W gorącym czasie politycznym, tuż po słynnych nocnych sejmowych obradach, kiedy to wybierano rzecznika praw obywatelskich i członków KRRiTV, gdy przerwano wszelkie rozmowy na temat ewentualnej koalicji, premier zadziwiał wręcz spokojem, odpowiadając na pytania o przyszłość swojego rządu i jego politykę. Spotkanie można uznać za początek podsumowywania 100 pierwszych dni tego gabinetu (100 dni minie 8 lutego). Kazimierz Marcinkiewicza mówił m.in.:

O swojej popularności

Ta sytuacja także dla mnie jest zadziwiająca. Nie mam poczucia, bym robił coś szczególnego. Po prostu prowadzę sprawy rządu, z jednej strony realizując program, z drugiej utrzymując stały kontakt z ludźmi. Obiecałem sobie, że wszystkie decyzje muszą zapadać w kontakcie z ludźmi.
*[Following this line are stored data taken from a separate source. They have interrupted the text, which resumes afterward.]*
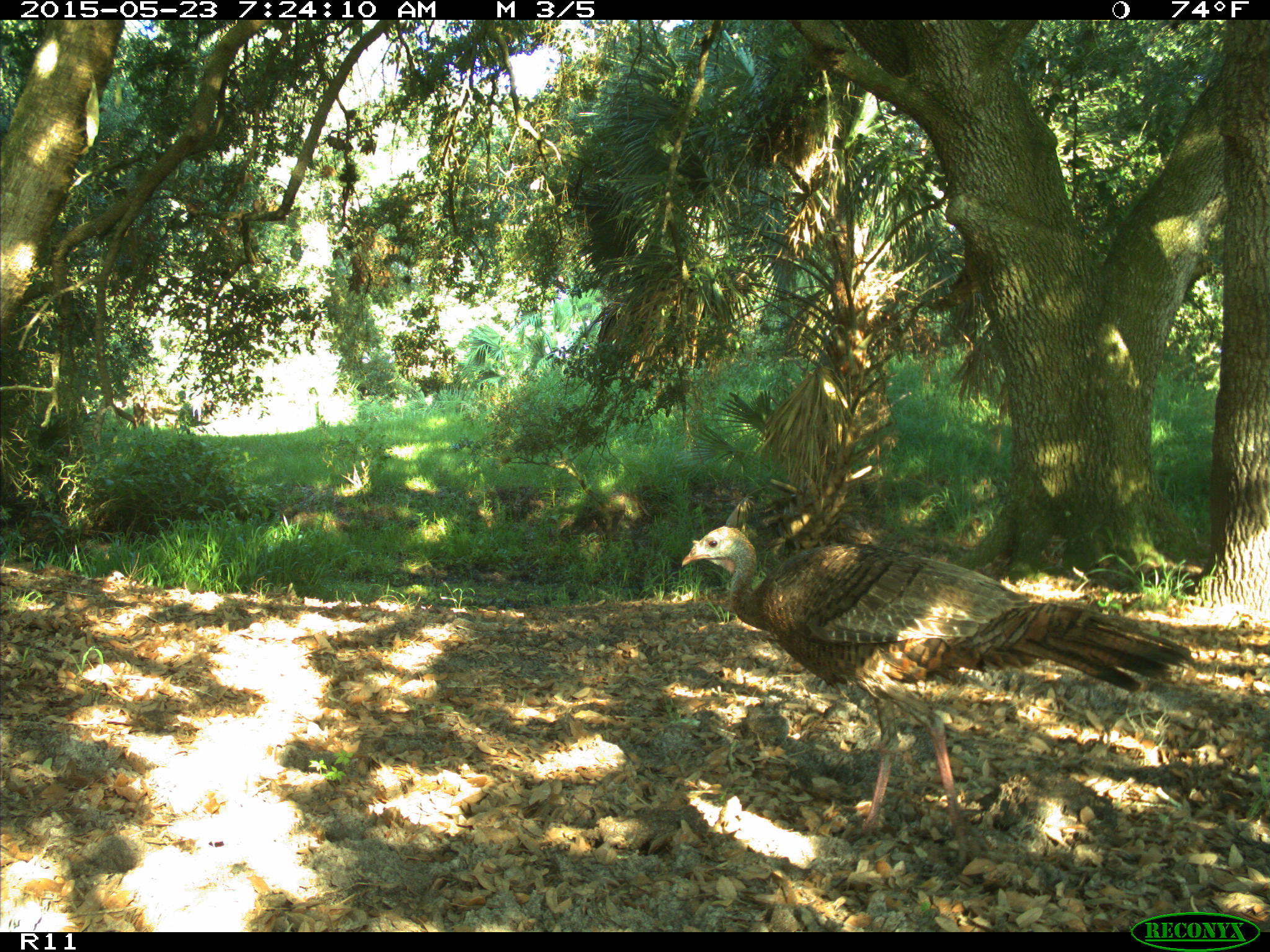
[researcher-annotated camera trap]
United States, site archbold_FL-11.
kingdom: Animalia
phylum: Chordata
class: Aves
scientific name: Aves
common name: birds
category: unidentified bird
Unidentified bird (birds) (Aves).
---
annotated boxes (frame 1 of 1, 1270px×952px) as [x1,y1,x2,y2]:
animal: [680,525,1195,876]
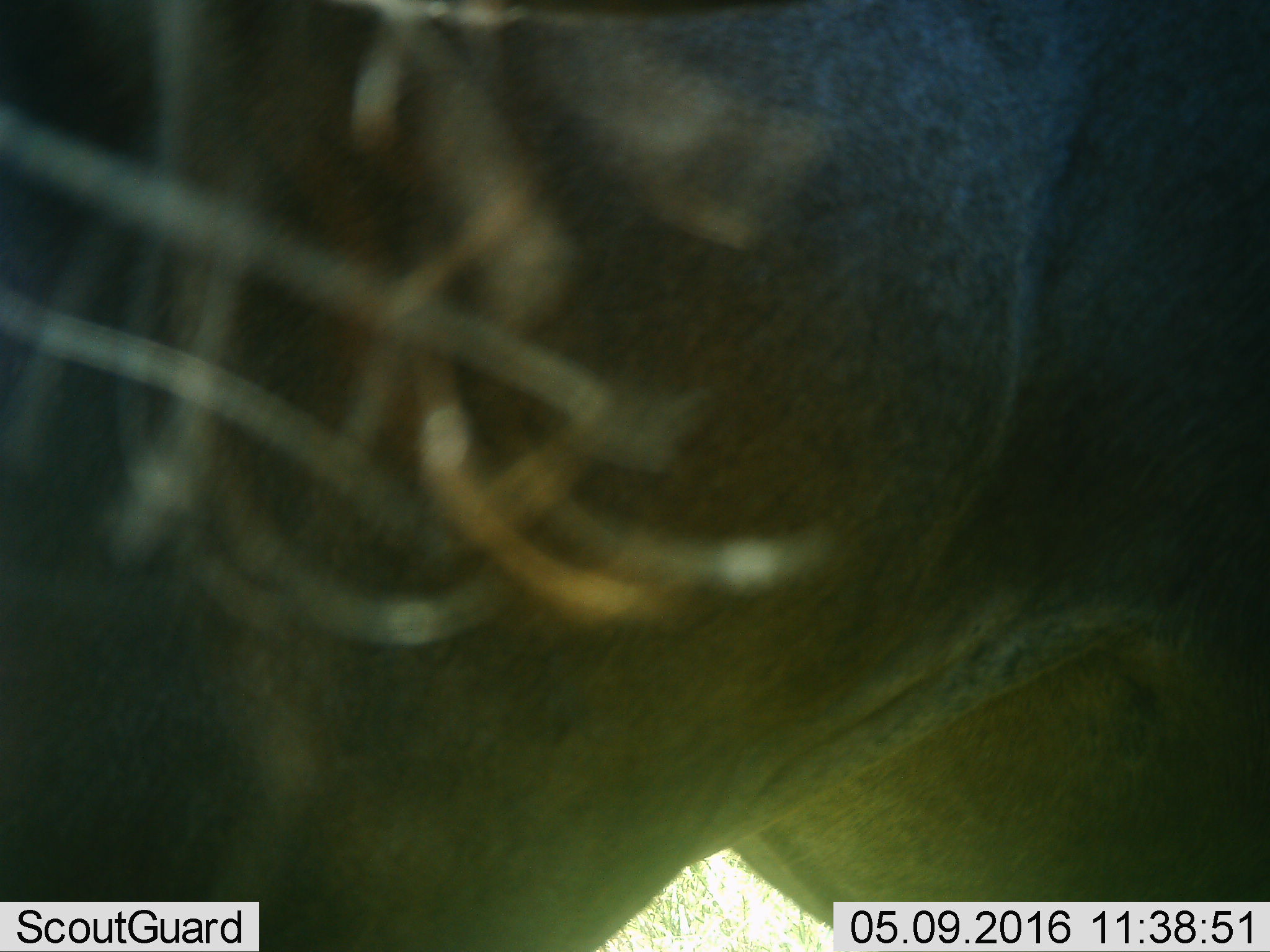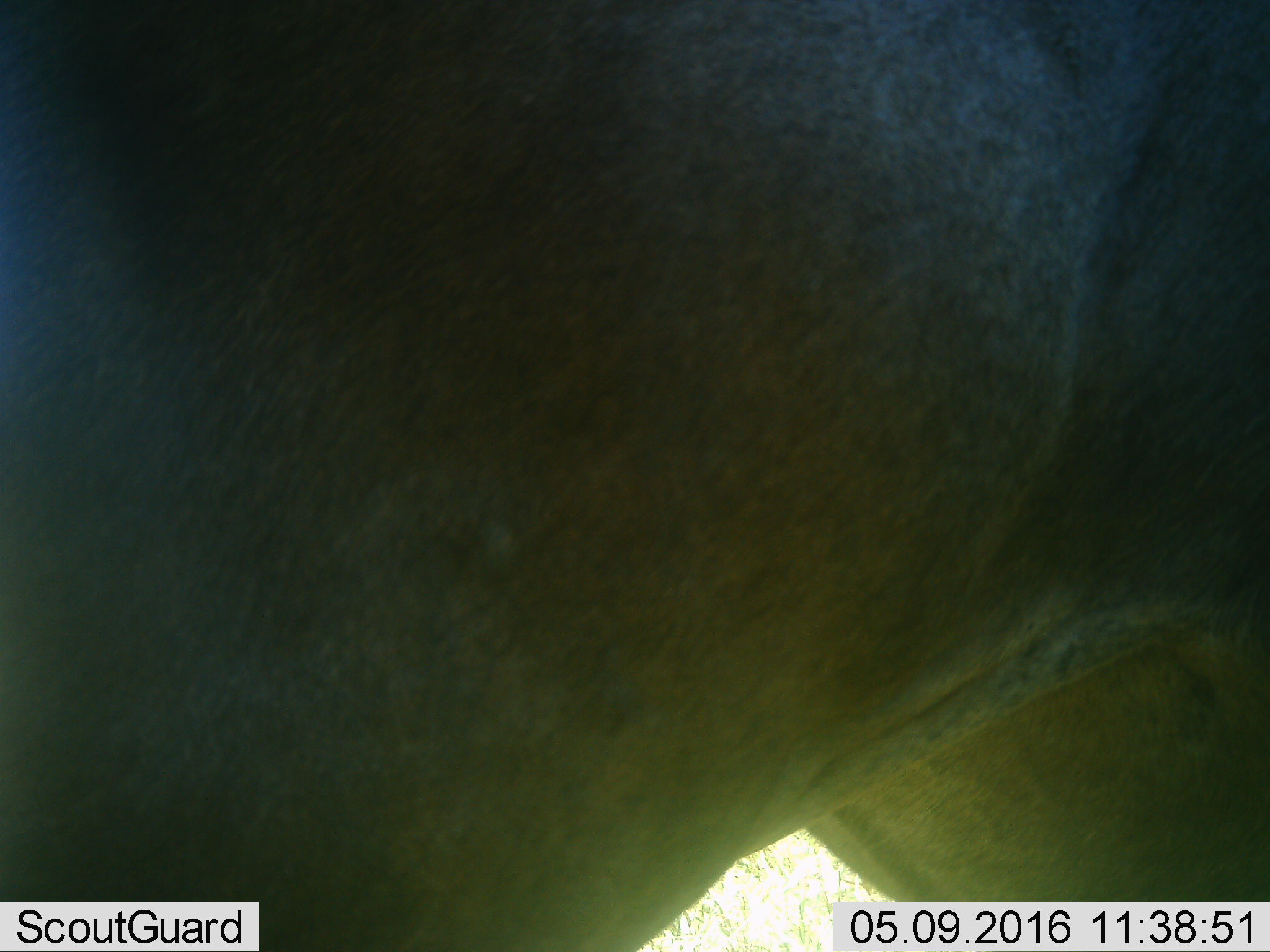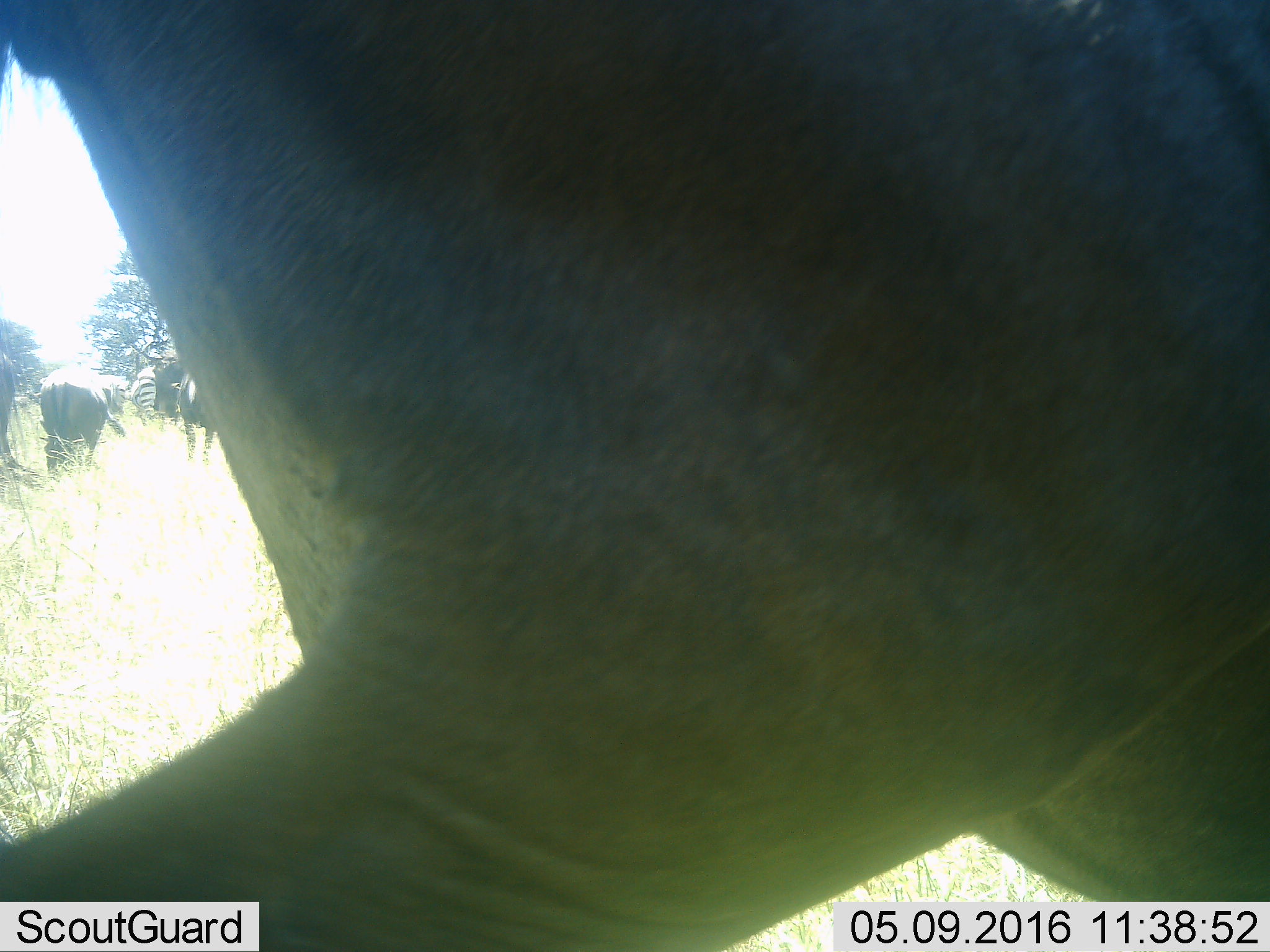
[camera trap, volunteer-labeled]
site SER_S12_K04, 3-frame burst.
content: unidentified animal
Działam w polityce od wielu lat, wiele widziałem i zauważałem, że bardzo łatwo przychodzi taki moment, że władza, ministrowie, inni wysocy urzędnicy odrywają się od spraw ludzi, nie tłumaczą swoich decyzji, a wtedy szybko pojawia się to rozróżnienie: my–oni. Postanowiłem, że nie będę należał do owych „onych” i dlatego będę się spotykał z ludźmi, zarówno w noclegowniach dla ubogich, jak i z profesurą uniwersytetów. Apeluję też do wszystkich, z którymi się spotykam, w tym do mediów: mówcie prawdę, kontrolujcie nas na każdym kroku, abyśmy nie porzucili swego programu.

O wyborach

Mój rząd ma program na cztery lata i wszystkie sprawy prowadzimy w takiej właśnie perspektywie. 29 grudnia, po przegranych głosowaniach, uświadomiliśmy sobie, że musimy jednak podjąć starania, aby stworzyć zaplecze dla mniejszościowego rządu. Te starania trwają i opozycja najwyraźniej ich nerwowo nie wytrzymuje. Sytuacja wyjaśni się w ciągu tygodnia, najwyżej dwóch: albo zawiąże się koalicja, albo będą wybory. Stworzyliśmy dobry rząd, mamy świetnych ministrów i znakomity program, a więc trudno zrozumieć, dlaczego jacyś politycy opozycji nie chcą nas wesprzeć.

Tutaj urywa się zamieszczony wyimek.